Travail à faire
D'après l'extrait sur le concassage du granit, quel est le prix actuel d'une brouettée de gravier ?
══ Extrait du texte
Plus de 2000 personnes, (hommes, femmes et enfants) s’affairent quotidiennement dans le ravin, sous des hangars de fortune ou à l’entrée du site à côté de tas de gravier. En réalité, la position géographique de chacun détermine son statut : ils sont concasseurs, détaillants, grossistes. Ils poursuivent le même objectif : la lutte pour la survie. Ils ont une « chance », la matière première est gratuite, disponible à ciel ouvert.

Le capital c’est la force physique, l’abnégation, l’ingéniosité. Pour cette première catégorie d’exploitants, c’est l’endurance qui paie. Elle est constituée de femmes et de jeunes ne possédant pas de fonds de commerce et qui sont dans un besoin immédiat. Très tôt le matin, ils prennent d’assaut le site. c’est un travail à la chaîne qui commence. Solidaires, ils ont trouvé des formules qui permettent à chacun de trouver son compte.

Des blocs de granit, précédemment enveloppés de vieux pneus enflammés et couverts de boue, attendent d’être concassés selon Souley Porgo. Sous l’effet du feu, ils deviennent moins durs. Des jeunes vigoureux les concassent en grosses plaques revendues à 2000 F la charrettée généralement aux femmes. Un charretier transporte hors du ravin à 250 F le chargement. Les plaques sont ensuite réduites en morceaux intermédiaires par des hommes, moyennant 600 F la charretée.

C’est là que commence le travail des femmes. Elles les mettent en menus morceaux. Ce résidu est passé au tamis et le sable fin recueilli se vend à 250 et 300 F l’assiéttée (unité de mesure convenue). Selon Mme Mariam Sawadogo, exploitante, ce sable s’écoule rapidement sur le marché et permet de faire face aux dépenses quotidiennes. Quant au gravier lui-même, il coûte actuellement 1000 F la brouettée. Lorsque les femmes n’ont pas les moyens de se procurer les plaques du granite, un arrangement est conclu avec les concasseurs.

Les plaques sont cédées aux femmes pour être cassée. En retour, elle doivent partager les menus morceaux obtenus avec les concasseurs. Il existe également sur le site, des exploitants qui possèdent des blocs de granite mais qui n’ont pas les moyens physiques pour les concasser en plaques. Ils s’entendent alors avec un concasseur qui va débiter les plaques et ils procèdent par la suite à un partage équitable du produit obtenu. Les grossistes, installés aux abords de la voie, achètent quotidiennement le gravier qu’ils revendent aux entrepreneurs. Le prix varie désormais en fonction de la taille du produit. Le sable vaut 80 000 F le chargement, le 5-15 à 75 000 F, le 15-25 à 65 000 F et le 1 à 60 000 F. Les plaques utiliséés à des fins ornementales sont les plus chères : 100 000 F le chargement. Elles sont plus difficiles à extraire.
════
══ Données fournies
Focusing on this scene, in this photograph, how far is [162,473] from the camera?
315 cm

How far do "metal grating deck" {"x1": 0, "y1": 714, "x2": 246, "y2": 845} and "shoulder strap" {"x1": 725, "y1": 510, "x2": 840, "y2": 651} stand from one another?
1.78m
════
Tâche terminée
Une brouettée de gravier coûte actuellement 1000 F.